Let $(x_n)$ be a sequence of elements of an interval $[a,b]\subset\mathbb{R}$. Then there exists a point of accumulation $c$ of the sequence with $c\in[a,b]$.

The proof goes like this:

Let $I_1=[a,b]$. Let $x_{n_1}\in I_1$. Let $c_1$ be the midpoint of $I_1$. Then $c_1$ separates the interval into $2$ intervals, each of leant $b-a/2$. One of the two intervals must be such that $x_n$ lies in this interval for infinitely many $n$...

How can I translate the bolded part into logical formulas?
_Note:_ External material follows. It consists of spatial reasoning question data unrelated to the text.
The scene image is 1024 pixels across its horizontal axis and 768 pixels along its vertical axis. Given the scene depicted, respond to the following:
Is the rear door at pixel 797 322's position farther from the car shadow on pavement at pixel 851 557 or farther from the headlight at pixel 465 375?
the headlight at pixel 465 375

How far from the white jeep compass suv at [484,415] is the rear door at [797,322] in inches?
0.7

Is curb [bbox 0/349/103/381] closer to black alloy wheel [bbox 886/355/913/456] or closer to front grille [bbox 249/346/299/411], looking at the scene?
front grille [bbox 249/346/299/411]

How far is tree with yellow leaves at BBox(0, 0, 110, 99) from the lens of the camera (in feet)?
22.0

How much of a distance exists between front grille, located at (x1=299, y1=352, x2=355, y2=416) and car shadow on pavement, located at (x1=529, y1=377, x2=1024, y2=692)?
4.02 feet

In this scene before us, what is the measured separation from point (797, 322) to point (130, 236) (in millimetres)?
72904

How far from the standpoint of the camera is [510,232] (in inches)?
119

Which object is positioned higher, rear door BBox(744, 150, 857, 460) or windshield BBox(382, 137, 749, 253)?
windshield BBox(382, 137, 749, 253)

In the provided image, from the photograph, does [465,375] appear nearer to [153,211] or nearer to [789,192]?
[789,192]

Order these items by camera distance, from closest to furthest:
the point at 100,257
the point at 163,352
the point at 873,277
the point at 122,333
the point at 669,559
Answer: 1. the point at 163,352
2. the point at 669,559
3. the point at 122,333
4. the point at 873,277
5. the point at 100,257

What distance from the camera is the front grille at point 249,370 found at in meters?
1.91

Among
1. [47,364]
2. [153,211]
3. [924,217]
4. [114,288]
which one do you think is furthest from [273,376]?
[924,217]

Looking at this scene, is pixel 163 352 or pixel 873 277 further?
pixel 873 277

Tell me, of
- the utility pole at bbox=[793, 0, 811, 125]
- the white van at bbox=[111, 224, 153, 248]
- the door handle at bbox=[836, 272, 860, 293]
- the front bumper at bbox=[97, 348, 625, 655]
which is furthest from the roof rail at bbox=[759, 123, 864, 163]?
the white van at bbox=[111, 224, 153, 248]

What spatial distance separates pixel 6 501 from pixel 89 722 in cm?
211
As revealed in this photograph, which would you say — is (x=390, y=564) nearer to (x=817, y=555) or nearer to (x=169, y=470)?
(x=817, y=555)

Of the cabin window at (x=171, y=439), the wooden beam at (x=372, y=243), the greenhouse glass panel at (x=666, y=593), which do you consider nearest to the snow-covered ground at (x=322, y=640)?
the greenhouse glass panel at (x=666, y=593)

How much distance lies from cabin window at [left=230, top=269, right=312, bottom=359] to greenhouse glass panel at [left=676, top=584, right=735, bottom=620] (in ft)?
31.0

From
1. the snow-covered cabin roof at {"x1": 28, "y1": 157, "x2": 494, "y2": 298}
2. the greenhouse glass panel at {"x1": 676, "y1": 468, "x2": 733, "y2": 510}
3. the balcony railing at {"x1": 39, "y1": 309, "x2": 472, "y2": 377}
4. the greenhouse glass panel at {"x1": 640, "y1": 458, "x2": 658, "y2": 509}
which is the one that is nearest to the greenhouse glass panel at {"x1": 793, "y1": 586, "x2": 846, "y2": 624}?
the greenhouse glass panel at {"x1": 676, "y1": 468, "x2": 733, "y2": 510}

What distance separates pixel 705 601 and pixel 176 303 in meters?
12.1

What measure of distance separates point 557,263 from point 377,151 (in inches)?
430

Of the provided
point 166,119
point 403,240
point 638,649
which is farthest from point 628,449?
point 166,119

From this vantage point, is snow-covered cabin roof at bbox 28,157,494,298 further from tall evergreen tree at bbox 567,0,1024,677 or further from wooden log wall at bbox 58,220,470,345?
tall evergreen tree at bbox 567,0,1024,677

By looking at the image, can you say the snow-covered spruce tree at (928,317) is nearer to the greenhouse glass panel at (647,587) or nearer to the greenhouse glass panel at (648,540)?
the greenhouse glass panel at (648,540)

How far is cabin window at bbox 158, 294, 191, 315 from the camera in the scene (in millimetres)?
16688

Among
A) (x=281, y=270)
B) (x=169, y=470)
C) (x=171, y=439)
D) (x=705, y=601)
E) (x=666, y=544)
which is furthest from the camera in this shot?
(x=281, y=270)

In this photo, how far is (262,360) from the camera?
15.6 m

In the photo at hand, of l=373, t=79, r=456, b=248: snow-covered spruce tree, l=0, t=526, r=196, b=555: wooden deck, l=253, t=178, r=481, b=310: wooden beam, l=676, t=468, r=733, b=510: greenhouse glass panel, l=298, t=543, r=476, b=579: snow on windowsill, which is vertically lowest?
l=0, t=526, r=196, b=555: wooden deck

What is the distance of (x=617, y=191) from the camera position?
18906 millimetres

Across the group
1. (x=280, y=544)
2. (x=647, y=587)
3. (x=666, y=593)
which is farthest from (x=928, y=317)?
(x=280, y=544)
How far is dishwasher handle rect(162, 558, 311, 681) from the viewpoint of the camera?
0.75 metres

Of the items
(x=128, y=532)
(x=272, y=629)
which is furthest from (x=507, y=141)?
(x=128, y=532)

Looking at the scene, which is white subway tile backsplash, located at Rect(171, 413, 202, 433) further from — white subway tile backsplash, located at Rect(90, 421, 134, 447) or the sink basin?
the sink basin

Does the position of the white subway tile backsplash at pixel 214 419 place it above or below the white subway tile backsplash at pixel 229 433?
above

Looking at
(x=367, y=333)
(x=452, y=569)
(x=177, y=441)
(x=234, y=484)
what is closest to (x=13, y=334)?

I think it should be $$(\exists n\in\mathbb{N}_{\geq 1})(\forall m\in\mathbb{N}_{\geq n})(x_m\in[a,c])\lor(\exists n\in\mathbb{N}_{\geq 1})(\forall m\in\mathbb{N}_{\geq n})(x_m\in[c,b]).$$ Now let's say I want to prove the above disjunction by contradiction. The negation is $$(\forall n\in\mathbb{N}_{\geq 1})(\exists m\in\mathbb{N}_{\geq n})(x_m\not\in[a,c])\land(\forall n\in\mathbb{N}_{\geq 1})(\exists m\in\mathbb{N}_{\geq n})(x_m\not\in[c,b]).$$ But I am not able to derive a contradiction from this. Have I translated the bolded statement correctly?

Solution 1:

That is wrong. The assertion$$(\exists n\in\mathbb{N}_{\geq 1})(\forall m\in\mathbb{N}_{\geq n})(x_m\in[a,c])\lor(\exists n\in\mathbb{N}_{\geq 1})(\forall m\in\mathbb{N}_{\geq n})(x_m\in[c,b])$$means that every $x_m$ belongs to $[a,c]$ if $m$ is large enough or every $x_m$ belongs to $[a,c]$ if $m$ is large enough. That is not necessarily true. What is true is that$$(\forall n\in\Bbb N_{\geqslant1})(\exists m\in\Bbb N_{\geqslant n})(x_m\in[a,c])\vee(\forall n\in\Bbb N_{\geqslant1})(\exists m\in\Bbb N_{\geqslant n})(x_m\in[c,b]).$$Denying this means that$$(\exists n'\in\Bbb N_{\geqslant1})(\forall m\in\Bbb N_{\geqslant n'})(x_m\notin[a,c])\wedge(\exists n''\in\Bbb N_{\geqslant1})(\forall m\in\Bbb N_{\geqslant n''})(x_m\notin[c,b]),$$which is false; if such numbers $n'$ and $n''$ existed and if $n=\max\{n',n''\}$, then $x_n\notin[a,c]$ and $x_n\notin[c,b]$. But that's impossible, since $x_n\in[a,b]=[a,c]\cup[c,b]$.